Sanders released a statement shortly after the polls closed, conceding the state to Clinton. “Let me be clear on one thing tonight. This campaign is just beginning,” Sanders said. “We won a decisive victory in New Hampshire. She won a decisive victory in South Carolina. Now it’s on to Super Tuesday. Our grassroots political revolution is growing state by state, and we won’t stop now.”
In the four days before the South Carolina primary, Clinton visited a historically black university, appeared on stage with a grammy-nominated R&B artist, held a meeting with the mothers of African-Americans who have been killed by police, and had surrogates like Cory Booker and Jim Clyburn out to campaign for her. She was in South Carolina every day since Tuesday, according to her public schedule, and had at least 10 events in the state since Tuesday.
During the same period, Bernie Sanders had just three.
Sanders’ aides have known for months that Clinton had a large advantage in the state, but that didn’t stop the campaign from spending several million dollars in advertising in South Carolina—including on a radio ad with endorser Spike Lee—and sending 200 staff to 11 offices to recruit volunteers and voters.
Clinton long had an advantage in the state, not just with African-American voters, but also with South Carolina’s self-identified moderate and conservative Democrats, who made up nearly half of voters in Saturday’s primary, according to early exit polls reported by CNN. That stands in stark contrast to the Iowa electorate, where a poll released before the caucus on Feb. 1 showed that 43% of likely Democrats in the state labeled themselves as “socialist.”
The two Democrats’ schedules reflected their vastly different hopes in the state.

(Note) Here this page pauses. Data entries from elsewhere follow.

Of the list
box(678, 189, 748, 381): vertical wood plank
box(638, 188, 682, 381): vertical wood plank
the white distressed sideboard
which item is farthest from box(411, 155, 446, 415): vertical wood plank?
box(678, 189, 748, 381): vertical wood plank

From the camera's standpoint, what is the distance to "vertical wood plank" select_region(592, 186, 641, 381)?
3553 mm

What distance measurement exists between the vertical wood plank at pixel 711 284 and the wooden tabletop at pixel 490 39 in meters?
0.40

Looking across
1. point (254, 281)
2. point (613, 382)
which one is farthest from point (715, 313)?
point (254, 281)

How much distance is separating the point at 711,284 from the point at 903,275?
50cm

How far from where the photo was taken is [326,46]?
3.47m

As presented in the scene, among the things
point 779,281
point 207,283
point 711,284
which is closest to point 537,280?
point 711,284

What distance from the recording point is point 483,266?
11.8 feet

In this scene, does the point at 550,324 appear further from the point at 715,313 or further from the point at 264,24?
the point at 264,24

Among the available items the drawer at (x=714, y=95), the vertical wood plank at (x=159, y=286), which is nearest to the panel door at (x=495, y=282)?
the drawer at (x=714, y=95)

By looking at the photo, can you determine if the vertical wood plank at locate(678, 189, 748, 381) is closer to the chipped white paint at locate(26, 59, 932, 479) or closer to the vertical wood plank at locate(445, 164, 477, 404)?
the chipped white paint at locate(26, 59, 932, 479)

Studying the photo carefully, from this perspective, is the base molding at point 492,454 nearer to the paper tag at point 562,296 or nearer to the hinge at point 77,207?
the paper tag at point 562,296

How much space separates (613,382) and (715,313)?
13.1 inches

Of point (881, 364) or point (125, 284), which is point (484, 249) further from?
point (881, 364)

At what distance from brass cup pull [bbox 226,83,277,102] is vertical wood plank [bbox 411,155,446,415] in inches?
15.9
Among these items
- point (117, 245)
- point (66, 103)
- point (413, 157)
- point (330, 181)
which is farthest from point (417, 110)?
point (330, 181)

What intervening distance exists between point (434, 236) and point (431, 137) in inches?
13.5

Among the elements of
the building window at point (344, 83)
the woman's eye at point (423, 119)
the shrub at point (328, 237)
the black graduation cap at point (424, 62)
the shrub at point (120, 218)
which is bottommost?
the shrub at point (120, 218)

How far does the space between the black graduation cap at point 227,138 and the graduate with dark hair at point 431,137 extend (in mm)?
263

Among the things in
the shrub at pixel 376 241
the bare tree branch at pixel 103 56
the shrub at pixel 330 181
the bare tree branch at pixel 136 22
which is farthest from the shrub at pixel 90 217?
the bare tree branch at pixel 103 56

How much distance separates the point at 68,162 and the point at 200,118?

Clinton was campaigning for a landslide victory, while Sanders was already looking ahead to Minnesota, Colorado, Illinois and beyond. The calculus for the Vermont senator in South Carolina was daunting. Polls showed him an average of about 25 points behind in the state, and he has not shown an ability to break through with the bulk of black voters there. For Clinton, South Carolina was be a reaffirmation of her ability to attract a key segment of Democratic voters: Black voters accounted for 55% of the electorate when she lost the South Carolina primary to Barack Obama in 2008.
And Clinton did what she could to it win decisively. Thursday night found the former Secretary of State on a stage in Charleston, wearing an eggplant-colored pantsuit and dancing to the grammy-nominated R&B singer Charlie Wilson in front of a mostly-black crowd. “That voice. That energy. That intensity,” Clinton said of her musical accompanist. On Friday, she stopped at a café and ran into a bridegroom and customer with his friends and ended up in a photo of the men, who knelt at her feet, as if at a wedding. “I love having men at my feet,” Clinton said.
Sanders’ aides believe his path to the nomination rests on Super Tuesday and afterward, where he hopes to rebuild momentum after losses in Nevada and South Carolina. His aides believe he has a good chance to win at least five states—Vermont, Massachusetts, Colorado, Oklahoma and Minnesota—and earn significant number of delegates in the rest of the 11 states voting on March 1. The 74-year-old democratic socialist has far exceeded expectations in the race so far.
But Clinton’s South Carolina win could vault her through the Super Tuesday southern states with large black populations, like Alabama, Texas and Georgia, and make her difficult to catch in the coming weeks. A series of decisive wins could dampen her opponents’ online fundraising operation if his supporters perceive him losing steam. Federal Election Commission records show that while he is bringing in a record amount in small-dollar donations, he is burning through cash by spending heavily on advertising and building out his campaign infrastructure: He ended January with $14.7 million, less than half Clinton’s war chest.
Before the South Carolina results even came in, Sanders was already on a flight to Minnesota.